# Confirm that f and g are inverses by showing that f(g(x)) = x and g(f(x)) = x.

F(x)= (x - 7)/(x + 3) and G(x)= (-3x - 7)/(x - 1)

**Solution:**

f(g(x)) and g(f(x)) are composite functions.

For f(g(x)) substitute g(x) for values of x in F(x)

f(g(x)) = ([(-3x - 7)/(x - 1)] - 7)/([(-3x - 7)/(x - 1)] + 3)

Simplifying this further, we get

f(g(x)) = [(-3x - 7 -7x +7)/(x-1)]/[(x-1)/(-3x -7 +3x-3)]

So we get,

-10x/-10 = x

Therefore, f(g(x)) = x is true.

For g(f(x)) substitute f(x) for values of x in g(x)

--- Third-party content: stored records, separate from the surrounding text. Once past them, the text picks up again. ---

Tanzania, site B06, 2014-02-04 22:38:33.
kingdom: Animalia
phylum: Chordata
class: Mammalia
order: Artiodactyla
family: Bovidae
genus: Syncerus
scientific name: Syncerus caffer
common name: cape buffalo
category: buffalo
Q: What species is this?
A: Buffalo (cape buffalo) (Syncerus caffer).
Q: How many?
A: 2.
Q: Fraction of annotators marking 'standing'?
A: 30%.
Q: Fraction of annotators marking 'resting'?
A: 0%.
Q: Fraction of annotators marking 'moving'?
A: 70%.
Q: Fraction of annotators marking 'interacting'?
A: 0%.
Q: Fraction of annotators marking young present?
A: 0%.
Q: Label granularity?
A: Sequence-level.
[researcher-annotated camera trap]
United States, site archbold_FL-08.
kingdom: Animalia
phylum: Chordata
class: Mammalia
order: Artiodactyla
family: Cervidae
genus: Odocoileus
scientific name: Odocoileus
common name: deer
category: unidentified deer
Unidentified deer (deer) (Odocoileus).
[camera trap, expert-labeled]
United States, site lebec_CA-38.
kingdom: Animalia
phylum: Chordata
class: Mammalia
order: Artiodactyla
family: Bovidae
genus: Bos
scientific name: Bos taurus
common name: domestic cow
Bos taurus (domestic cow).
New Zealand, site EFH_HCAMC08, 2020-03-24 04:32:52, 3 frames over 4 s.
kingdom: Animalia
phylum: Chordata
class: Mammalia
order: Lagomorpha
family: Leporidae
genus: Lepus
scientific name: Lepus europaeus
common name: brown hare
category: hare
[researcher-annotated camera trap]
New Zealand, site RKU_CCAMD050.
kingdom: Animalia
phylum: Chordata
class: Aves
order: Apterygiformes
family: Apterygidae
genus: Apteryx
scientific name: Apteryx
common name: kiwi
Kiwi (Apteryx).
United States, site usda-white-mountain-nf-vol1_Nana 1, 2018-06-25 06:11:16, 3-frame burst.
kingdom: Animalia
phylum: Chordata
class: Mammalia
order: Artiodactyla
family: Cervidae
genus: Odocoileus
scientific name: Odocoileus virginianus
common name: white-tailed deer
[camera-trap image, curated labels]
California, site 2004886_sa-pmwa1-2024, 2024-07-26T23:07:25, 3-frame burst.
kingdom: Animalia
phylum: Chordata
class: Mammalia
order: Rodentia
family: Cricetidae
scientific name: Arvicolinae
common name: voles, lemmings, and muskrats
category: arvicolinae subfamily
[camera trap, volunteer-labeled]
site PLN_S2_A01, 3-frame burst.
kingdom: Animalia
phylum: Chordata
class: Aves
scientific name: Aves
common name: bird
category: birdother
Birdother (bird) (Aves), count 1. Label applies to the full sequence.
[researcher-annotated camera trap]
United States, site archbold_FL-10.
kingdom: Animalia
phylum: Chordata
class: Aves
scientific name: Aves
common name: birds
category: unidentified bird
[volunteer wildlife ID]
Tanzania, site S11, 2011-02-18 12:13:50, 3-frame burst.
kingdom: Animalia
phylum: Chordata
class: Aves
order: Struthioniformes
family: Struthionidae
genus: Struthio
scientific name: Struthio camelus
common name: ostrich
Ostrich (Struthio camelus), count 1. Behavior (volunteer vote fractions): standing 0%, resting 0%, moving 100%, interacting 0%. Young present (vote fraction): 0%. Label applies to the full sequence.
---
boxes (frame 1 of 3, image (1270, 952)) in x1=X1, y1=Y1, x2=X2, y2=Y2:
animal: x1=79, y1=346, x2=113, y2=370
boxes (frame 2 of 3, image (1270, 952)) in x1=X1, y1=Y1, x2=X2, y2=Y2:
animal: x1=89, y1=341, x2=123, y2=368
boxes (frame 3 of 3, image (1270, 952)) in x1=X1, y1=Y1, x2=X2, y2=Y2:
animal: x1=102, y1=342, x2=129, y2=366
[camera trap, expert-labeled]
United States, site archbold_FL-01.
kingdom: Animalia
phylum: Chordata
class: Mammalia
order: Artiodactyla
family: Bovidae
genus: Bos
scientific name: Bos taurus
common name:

g(f(x)) = (-3[(x - 7)/(x + 3)] - 7)/ ([(x - 7)/(x + 3)] - 1)

Simplifying this further, we get

g(f(x))= [(-3x +21 -7x-21)/(x+3)]/[(x+7 -x-3)/(x+3)]

-10x/-10 = x

Therefore, g(f(x)) = x is true.

## Confirm that f and g are inverses by showing that f(g(x)) = x and g(f(x)) = x.

F(x)= (x-7)/(x+3) and G(x)= (-3x-7)/ (x-1)

**Summary:**

f and g are inverses by showing that f(g(x)) = x and g(f(x)) = x, F(x)= (x - 7)/(x + 3) and G(x)= (-3x - 7)/(x - 1).